また、一方では、親が非常に支配的な非HSPの場合は、
「これでまたこの子を支配できる」と思っている節もあります。(病気だからと言うことで)
他に聞いた話では、
親に
『あんた、狐でもついたんじゃないの?』 とマジ顔で言われたとか・・・かなりイタイですね
親が家に祈祷師呼んで来て、訳のわからないまま、変なお祓いを受けさせられた とか・・・
(そこまでするか!とちょっと面白過ぎて笑いそうになってしまいますが、ご本人にとってはきっと笑い事じゃなかったことでしょうね)
HSPが大きく進路変更するとき、
また、非HSP親の思うとおりにHSP子が進まなかった場合には、そういうことが起こることがあり、
周り(特に非HSP)がそういう対応をすることがあるということを
前もって知識として知っておられると良いと思います。
(そういうものだと知っていると知らないとでは、全然違うので。それなりに心の準備もできますしね)

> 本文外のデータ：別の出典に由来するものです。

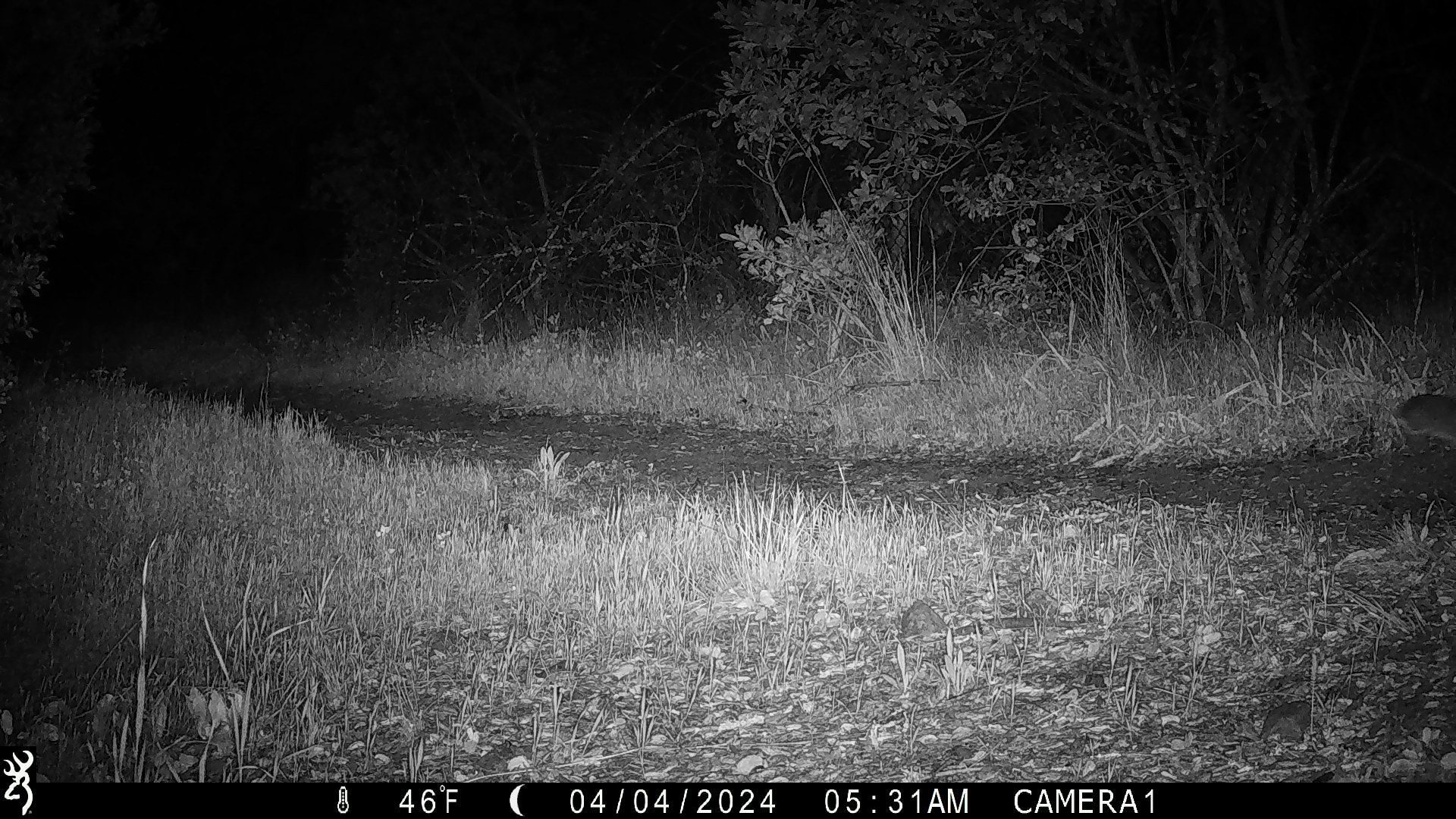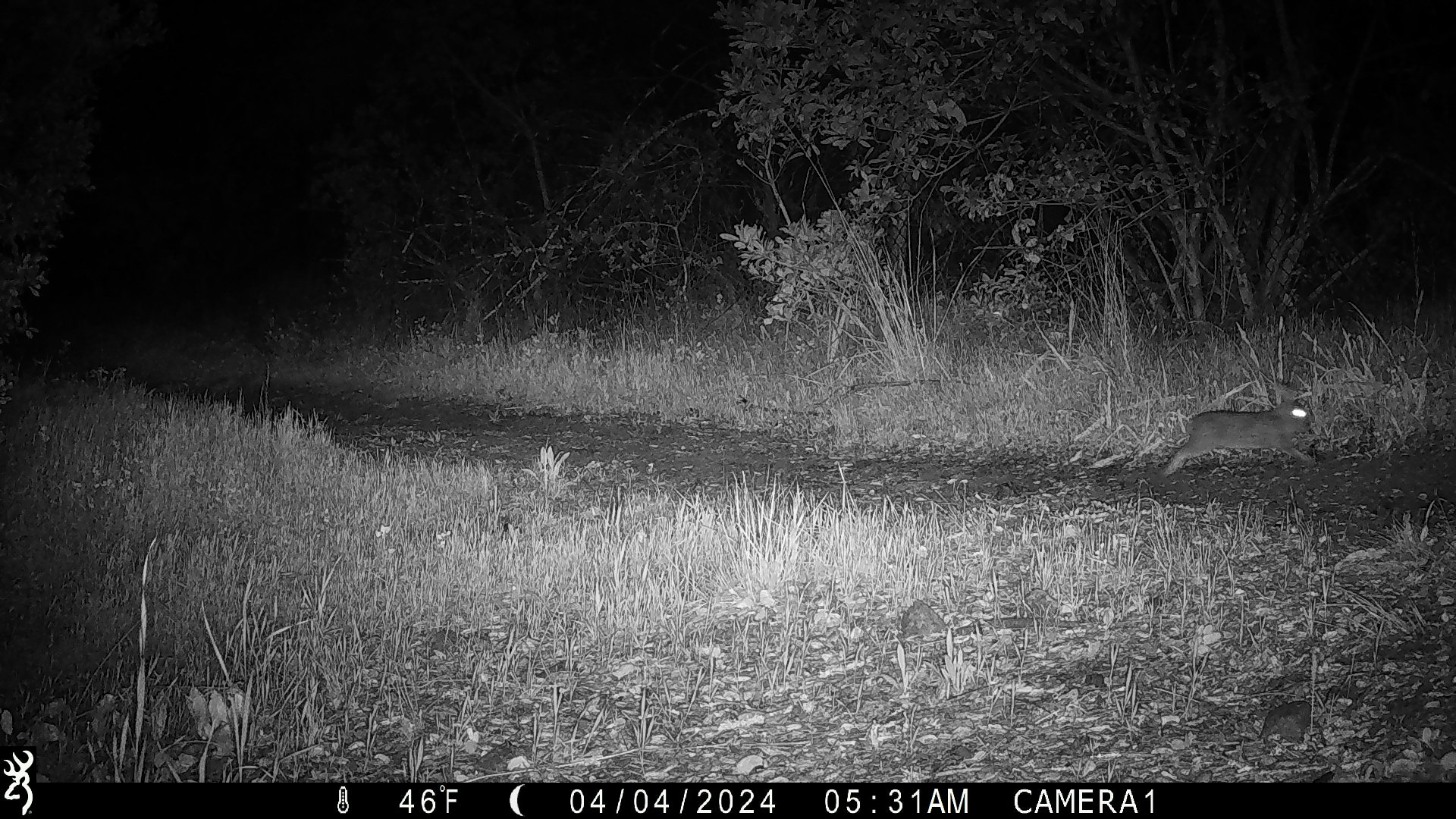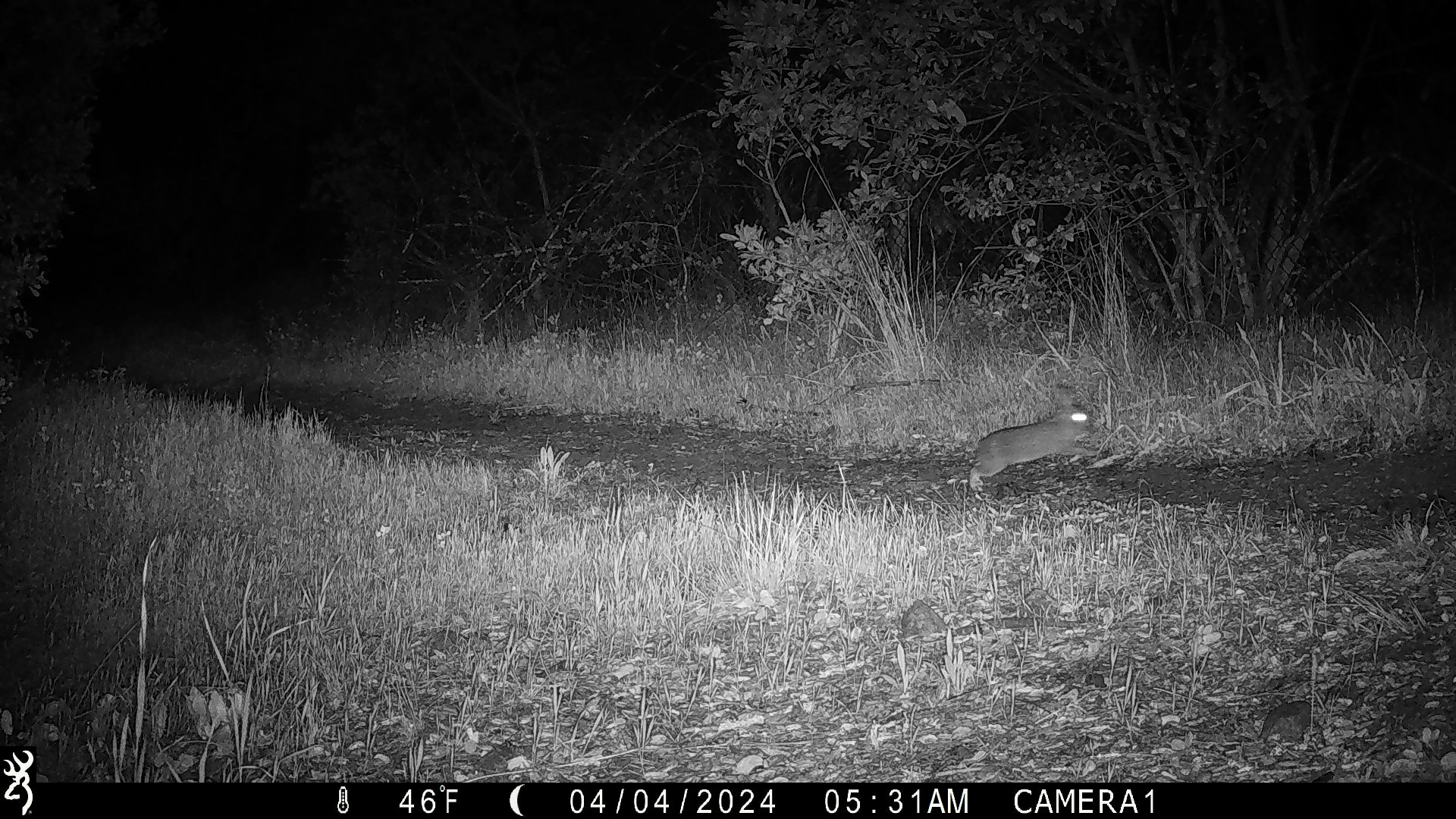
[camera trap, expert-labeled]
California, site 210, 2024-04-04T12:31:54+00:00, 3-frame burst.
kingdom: Animalia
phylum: Chordata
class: Mammalia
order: Lagomorpha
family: Leporidae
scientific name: Leporidae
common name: rabbit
Rabbit (Leporidae).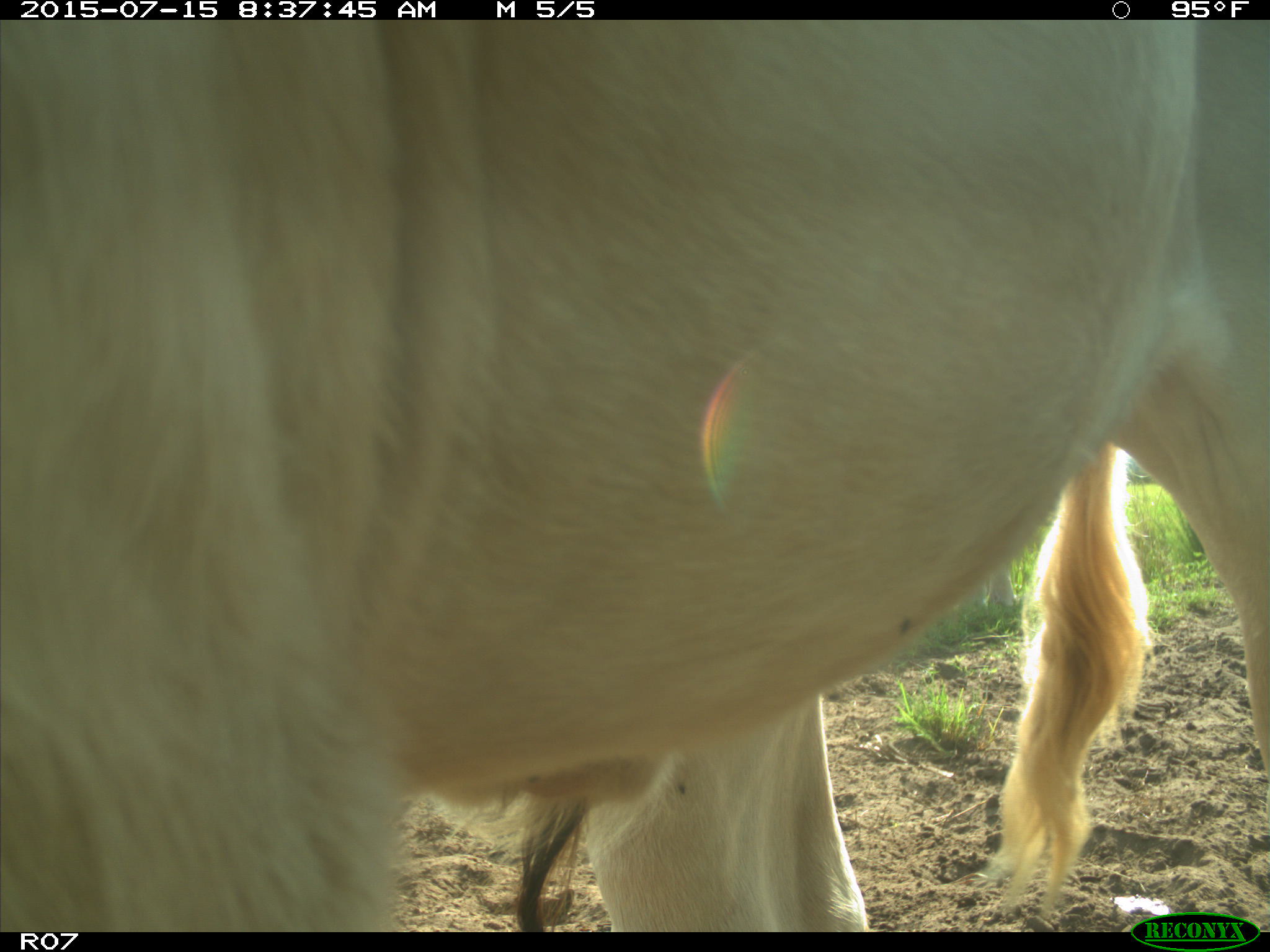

困ったときと言うのは、よりよい方向に進むための、一旦停止。
「進む方向が違うよ、ズレてるよ、そっちじゃないよ」、と何かが教えてくれているということ。
あなたにとって、正しい方向へ向かうための、ちょっとした方向転換にしか過ぎません。
だから、周りもそれほど大騒ぎすることでもないのですが、なぜか妙に大騒ぎになってしまったりするものです。
非HSPにとっての「問題」を起こす前までのHSPというのは、(HSPの血のにじむような努力と忍耐のおかげで)
「おとなしく、賢く、優しい、とても良い子」とか
「落ち着いていて分別があって、何も問題ない子」とか周りに思われていることが、ほとんどみたいなので、
非HSPにとっての「問題」をHSPが起こすと、親御さんも周りも
「こんなはずでは!!」と、ビックリ仰天なのでしょうね。
これって、それまでずっと、HSPが耐えに耐えていたから成り立っていただけの「平和」だったんですけどね。
非HSPは、HSPがそれほど我慢し続けているとは、ちっとも気づかないのですね。
HSPが、親が敷いたレールを外れたり、進路変更するのは、けっこう大変なことではありますが
でも今は、昔と違って、HSPのことが、少しは知られるようになったし、本もあるし
HSP自身もいろいろ自分のことを理解できて安心する部分があると思うので、
HSPのことが全然知られていなかった、昔に比べれば、少しは楽かもしれないとも思います。